What about the distance between lines which are not skew? This means that either they are non-parallel and they intersect (so that the distance between them will be zero), or they are parallel lines.

• The same method and formula work if $L_1$ and $L_2$ are non-parallel lines which intersect, and you get $\dist(L_1,L_2)=0$ in this case. The reason is that in this case $L_1$ and $L_2$ will lie in one plane, $\Pi$, and $\vec{AB}$ will also be in $\Pi$, and $\vec n$ will be orthogonal to $\Pi$. So $\frac{\vec{AB}\cdot \vec n}{\|\vec n\|}=\frac{0}{\|\vec n\|}=0=\dist(L_1,L_2)$.
• If $L_1$ and $L_2$ are parallel lines (i.e., if the vectors $\vec v_1$ and $\vec v_2$ along the lines are in the same direction), then $\vv_1\times \vv_2=0$ which isn't helpful, so this method won't work here.
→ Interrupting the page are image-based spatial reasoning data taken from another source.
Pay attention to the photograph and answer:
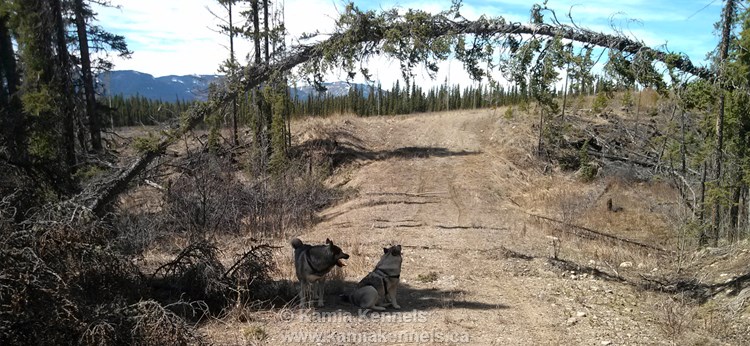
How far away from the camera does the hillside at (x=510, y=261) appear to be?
6.88 metres

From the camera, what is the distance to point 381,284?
7473mm

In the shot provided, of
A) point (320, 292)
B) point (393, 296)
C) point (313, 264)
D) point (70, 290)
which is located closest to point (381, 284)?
point (393, 296)

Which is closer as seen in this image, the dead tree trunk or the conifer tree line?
the dead tree trunk

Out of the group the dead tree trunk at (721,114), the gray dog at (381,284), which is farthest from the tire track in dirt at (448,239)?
the dead tree trunk at (721,114)

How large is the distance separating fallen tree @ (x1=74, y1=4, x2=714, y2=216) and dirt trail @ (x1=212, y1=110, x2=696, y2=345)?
295 centimetres

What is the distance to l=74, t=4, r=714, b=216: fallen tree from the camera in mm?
7793

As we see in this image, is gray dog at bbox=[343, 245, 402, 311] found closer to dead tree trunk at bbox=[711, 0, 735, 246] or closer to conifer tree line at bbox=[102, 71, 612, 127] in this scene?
dead tree trunk at bbox=[711, 0, 735, 246]

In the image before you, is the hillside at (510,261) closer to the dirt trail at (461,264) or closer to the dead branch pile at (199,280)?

In this case, observe that $\dist(L_1,L_2)=\dist(A,L_2)$ where $A$ is any point in $L_1$ (because the lines are parallel), so you can use one of the formulae above for the distance from a point to a line.

Example

Consider the skew lines \begin{align*} x&=1+t_1\\L_1:\quad y&=2t_1\qquad (t_1\in \mathbb{R})\\z&=1+3t_1 \end{align*} and \[ L_2:\c xyz=\c 321+t_2\c1{-1}1,\quad t_2\in\mathbb{R}.\]

Note that we can rewrite the equation of $L_1$ in “vector form”, which is easier to digest: \[ L_1:\c xyz=\c 101+t_1\c123,\quad t_1\in\mathbb{R}\] The direction vectors are $\c123$ and $\c1{-1}1$, so we take $\nn$ to be their cross product: \[ \nn=\c123\times\c1{-1}1=\begin{vmatrix}\vec\imath&\vec\jmath&\vec k\\1&2&3\\1&-1&1\end{vmatrix}=\c52{-3}\] and if $A=(1,0,1)$ and $B=(3,2,1)$ then $A$ and $B$ are points with one in $L_1$ and the other in $L_2$, and $\vec{AB}=\c 220$. Hence \[\dist(L_1,L_2)=\frac{|\vec{AB}\cdot \nn|}{\|\nn\|}=\frac{2(5)+2(2)+0(-3)}{\sqrt{5^2+2^2+3^2}} = \frac{14}{\sqrt{38}}.\]

Distance between lines in $\mathbb{R}^3$ in general

The formula $\dist(L_1,L_2)=\frac{|\vec{AB}\cdot \nn|}{\|\nn\|}$ where $\nn=\vec v_1\times \vec v_2$ works for

• skew lines (not parallel, not intersecting), as we saw above,
• and actually: any non-parallel lines $L_1$, $L_2$. We can see this by noticing that if the lines above intersect, then $L_1$ lies in $\Pi$, so the formula gives $\dist(L_1,L_2)=\dist(B,\Pi)=0$ which is the correct answer.

What about parallel lines?

• The formula can't work because we'd have $\vec v_1=\vec v_2$ so $\vec n=\vec v_1\times \vec v_2=\vec 0$
• Instead: observe that when $L_1$ and $L_2$ are parallel, we have $\dist(L_1,L_2)=\dist(A,L_2)$ for any point $A$ in $L_1$
• So we can use one of of the point-to-line distance formulae we saw earlier.